* begin EXCERPTED DATA *

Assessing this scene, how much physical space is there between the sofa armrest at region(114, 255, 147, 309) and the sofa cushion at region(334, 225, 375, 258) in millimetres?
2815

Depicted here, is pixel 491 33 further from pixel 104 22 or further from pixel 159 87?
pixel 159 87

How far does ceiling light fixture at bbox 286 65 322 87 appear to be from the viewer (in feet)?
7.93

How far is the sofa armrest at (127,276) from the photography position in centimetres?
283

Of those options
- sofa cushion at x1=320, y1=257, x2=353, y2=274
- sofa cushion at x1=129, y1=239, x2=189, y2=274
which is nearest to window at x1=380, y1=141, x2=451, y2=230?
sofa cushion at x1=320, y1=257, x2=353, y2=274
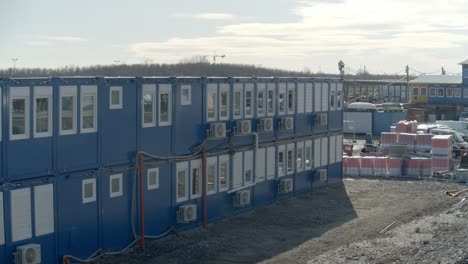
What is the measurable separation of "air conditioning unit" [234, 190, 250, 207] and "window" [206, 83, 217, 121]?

* end EXCERPTED DATA *

Rewrite the data above with every "sofa armrest" swapped for "couch armrest" and nothing else changed. Leave the pictures out.

Assessing this scene, how much physical space is there between the couch armrest at region(114, 255, 147, 309) and the sofa cushion at region(334, 225, 375, 258) in millimetres?
2815

Depicted here, is pixel 491 33 further from pixel 104 22 or further from pixel 159 87?
pixel 159 87

How far does ceiling light fixture at bbox 286 65 322 87 appear to be from the viewer (in feet)?
7.93

How far is the couch armrest at (127,276) from the photography position in centimetres?
283

Of those options
- sofa cushion at x1=320, y1=257, x2=353, y2=274
- sofa cushion at x1=129, y1=239, x2=189, y2=274
which is nearest to window at x1=380, y1=141, x2=451, y2=230?
sofa cushion at x1=320, y1=257, x2=353, y2=274
What is the measurable separation of "air conditioning unit" [234, 190, 250, 207] and "window" [206, 83, 217, 121]?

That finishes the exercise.